A young Orthodox Jewish woman becomes ensconced in a nocturnal community of prostitutes and drug dealers that congregates in the ancient cemetery atop Jerusalem’s Mount of Olives.
Adjacent to Jerusalem's Old City looms the Mount of Olives, home to the oldest Jewish cemetery in the world. Amidst the white tombstones sits a small stone house, the only residence on the cemetery grounds. First-time feature filmmaker Yaelle Kayam has chosen this visually stunning and historically resonant location as the setting for a tale of a young woman's struggle to find herself.

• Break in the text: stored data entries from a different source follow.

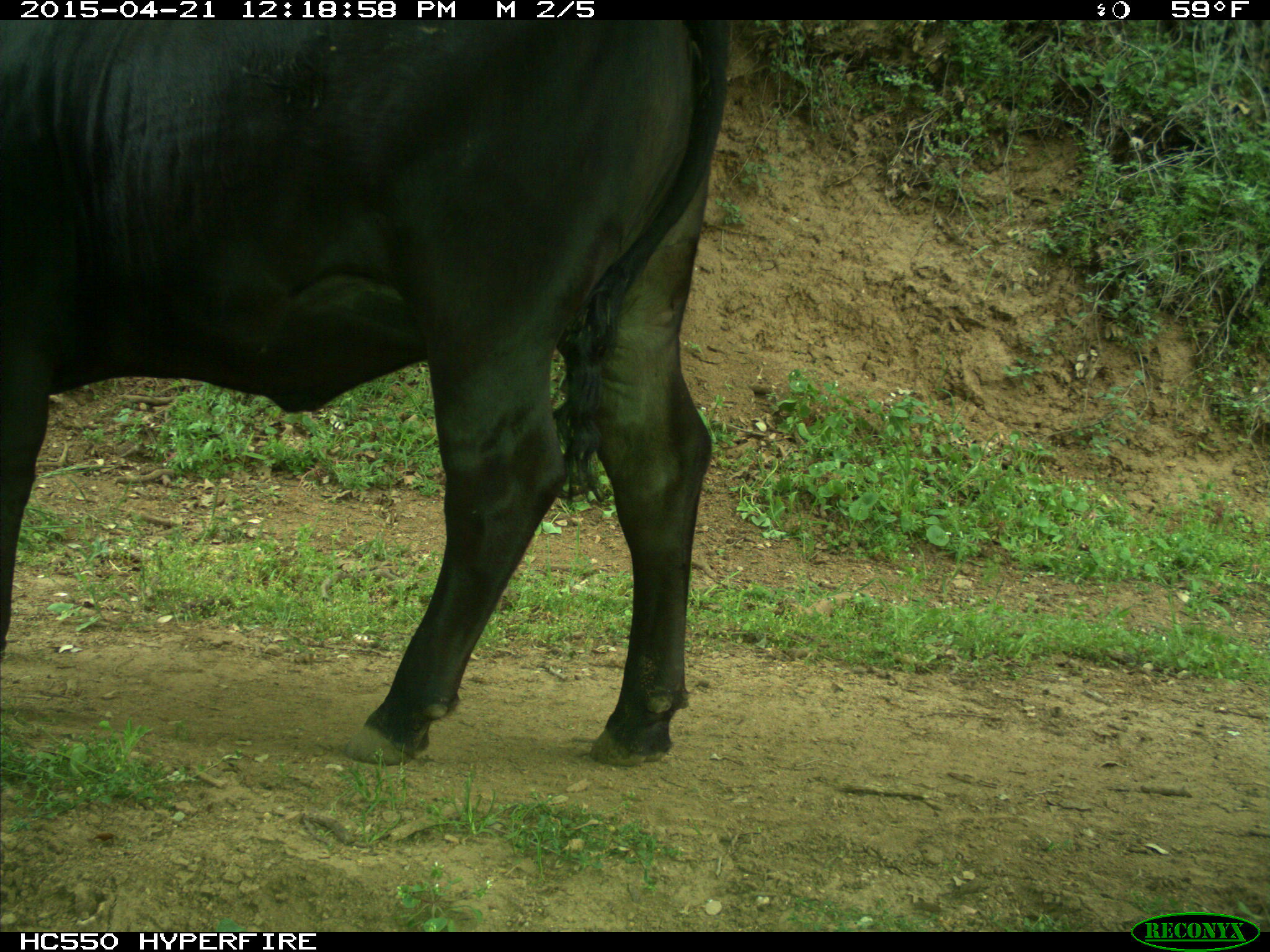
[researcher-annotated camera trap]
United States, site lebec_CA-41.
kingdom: Animalia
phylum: Chordata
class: Mammalia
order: Artiodactyla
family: Bovidae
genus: Bos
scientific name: Bos taurus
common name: domestic cow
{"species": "Bos taurus (domestic cow)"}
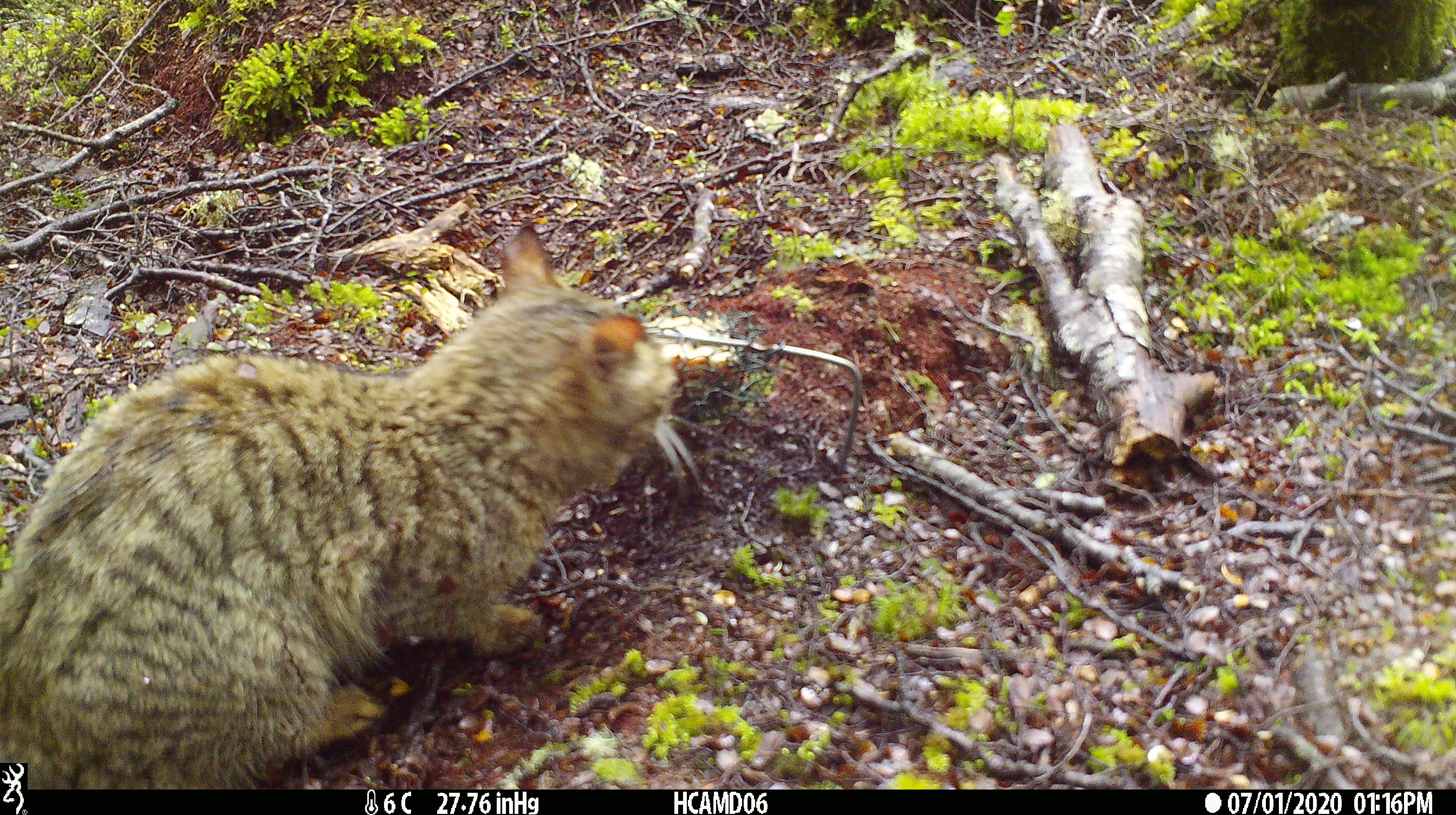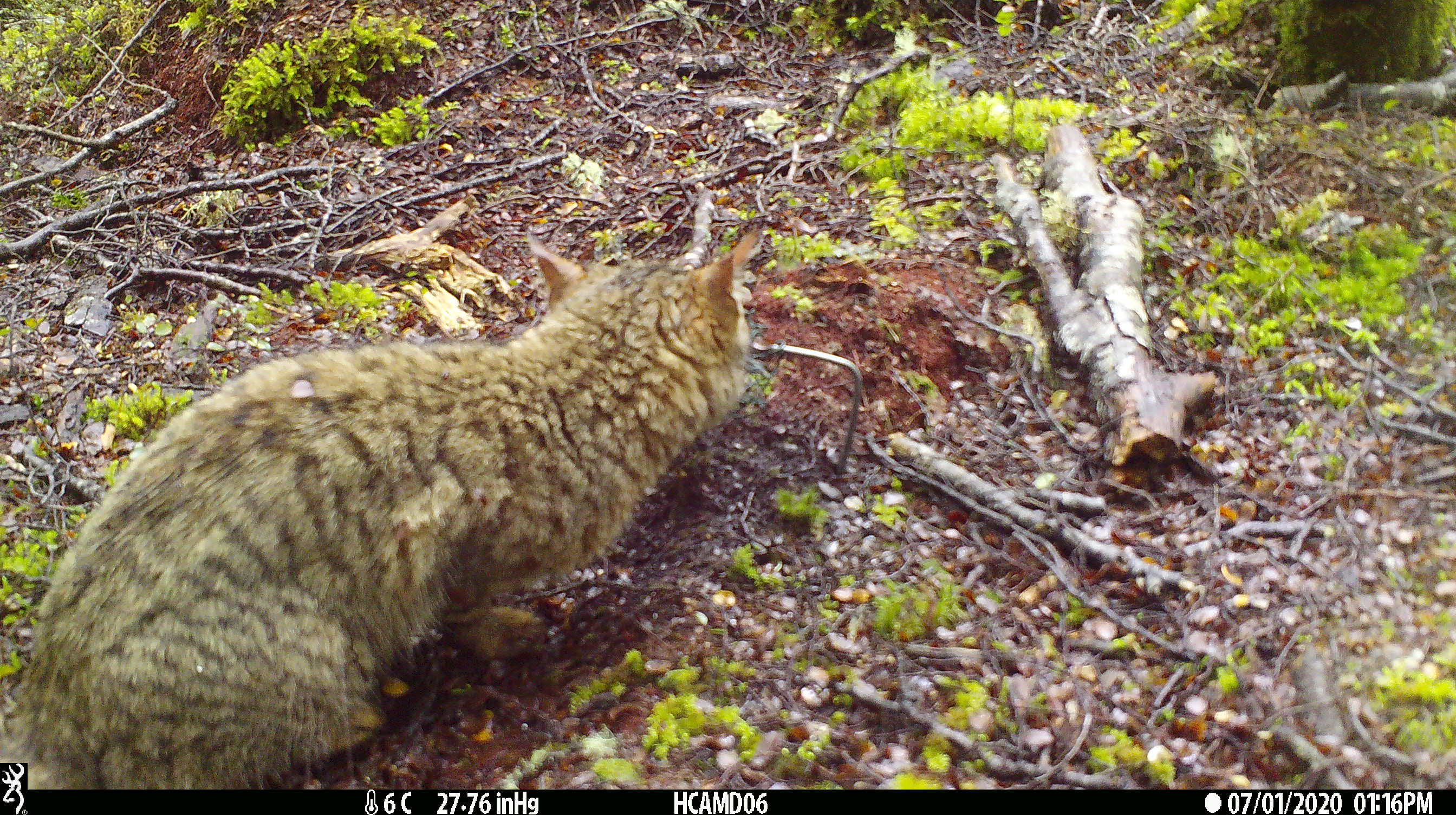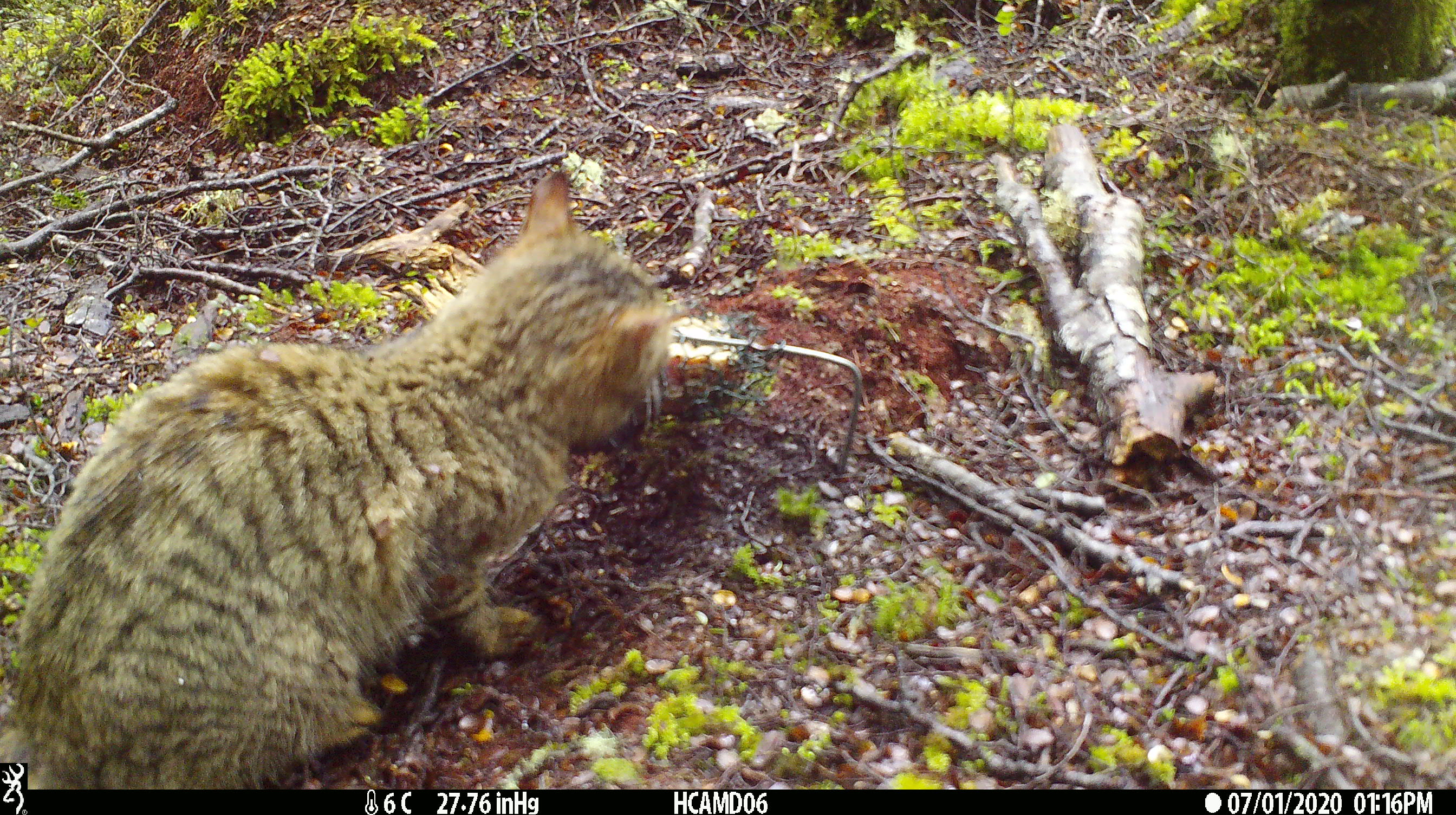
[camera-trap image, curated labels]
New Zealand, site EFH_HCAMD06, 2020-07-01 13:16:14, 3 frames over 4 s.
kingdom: Animalia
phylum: Chordata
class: Mammalia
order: Carnivora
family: Felidae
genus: Felis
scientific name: Felis catus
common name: domestic cat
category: cat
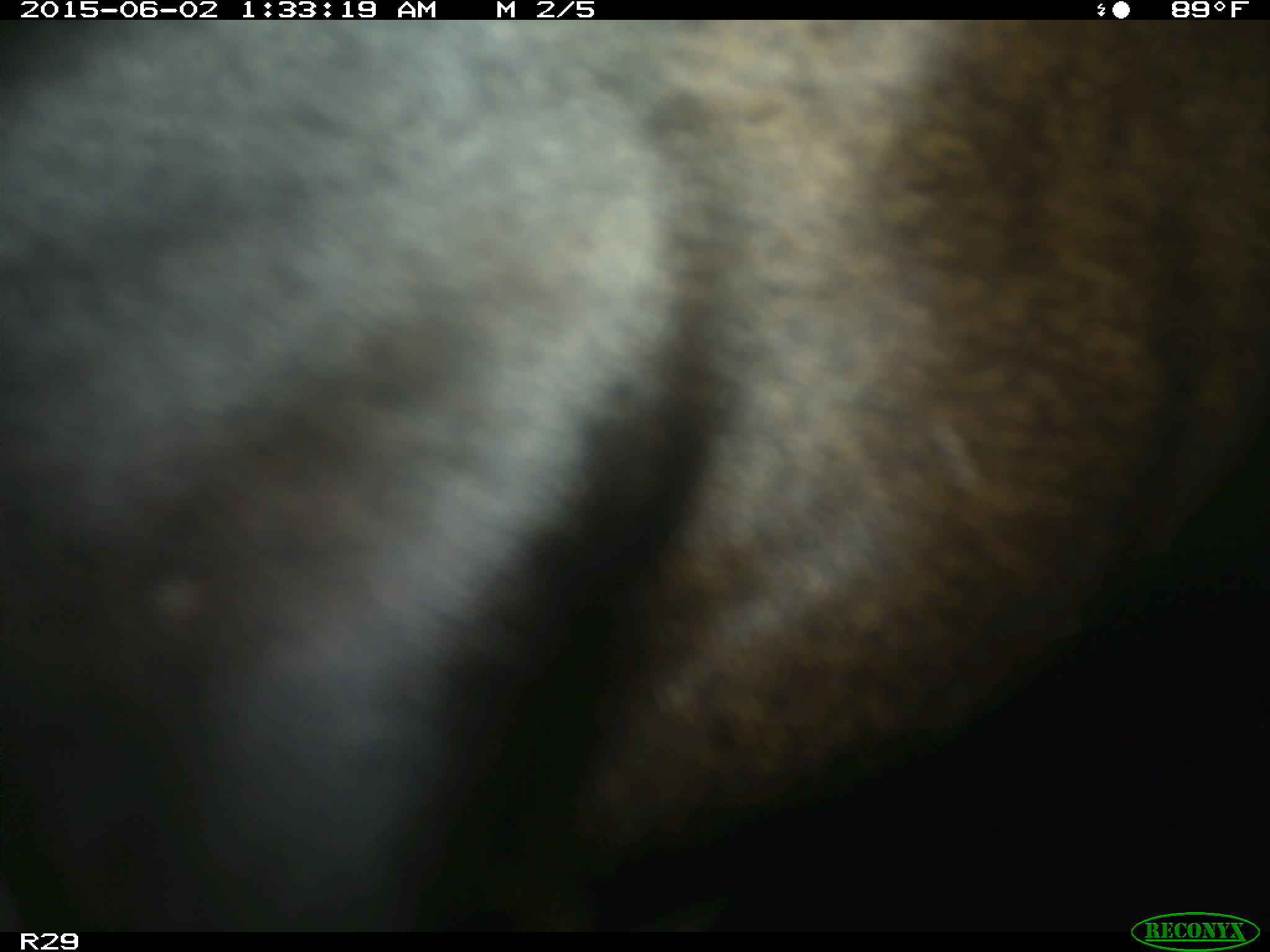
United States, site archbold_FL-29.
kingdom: Animalia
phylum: Chordata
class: Mammalia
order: Artiodactyla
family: Bovidae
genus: Bos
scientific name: Bos taurus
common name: domestic cow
Bos taurus (domestic cow).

Shani Klein plays an Orthodox woman living with her teacher husband Reuven (Avshalom Pollak) and four children in the cemetery's lone little house. She works hard to make it a good home, but while her children and husband are at school, she cannot help feeling isolated. And so she walks the narrow footpaths among the headstones, striking up sweetly innocuous conversations with tourists and the Palestinian groundskeeper. But Reuven grows increasingly remote from her, and her unbearable loneliness finally drives her to walk the cemetery at night for the first time — upon which she discovers that it's a nocturnal marketplace for prostitutes and drug dealers.
Shocked but fascinated, she makes contact with this completely foreign society, and finds that she receives far more appreciation from the denizens of the night than from her own family. But the young mother's secret new relationships only contribute to her inner turbulence, leading her to make a decision that has far-reaching consequences.
Mountain immerses us in the rhythms and questions of the woman's inner and outer life, drawing us in with its beautifully composed images and enveloping us in a succession of aural details: children laughing, tour buses parking, brooms sweeping, church bells ringing, muezzins' calls, Jewish prayers, and silence.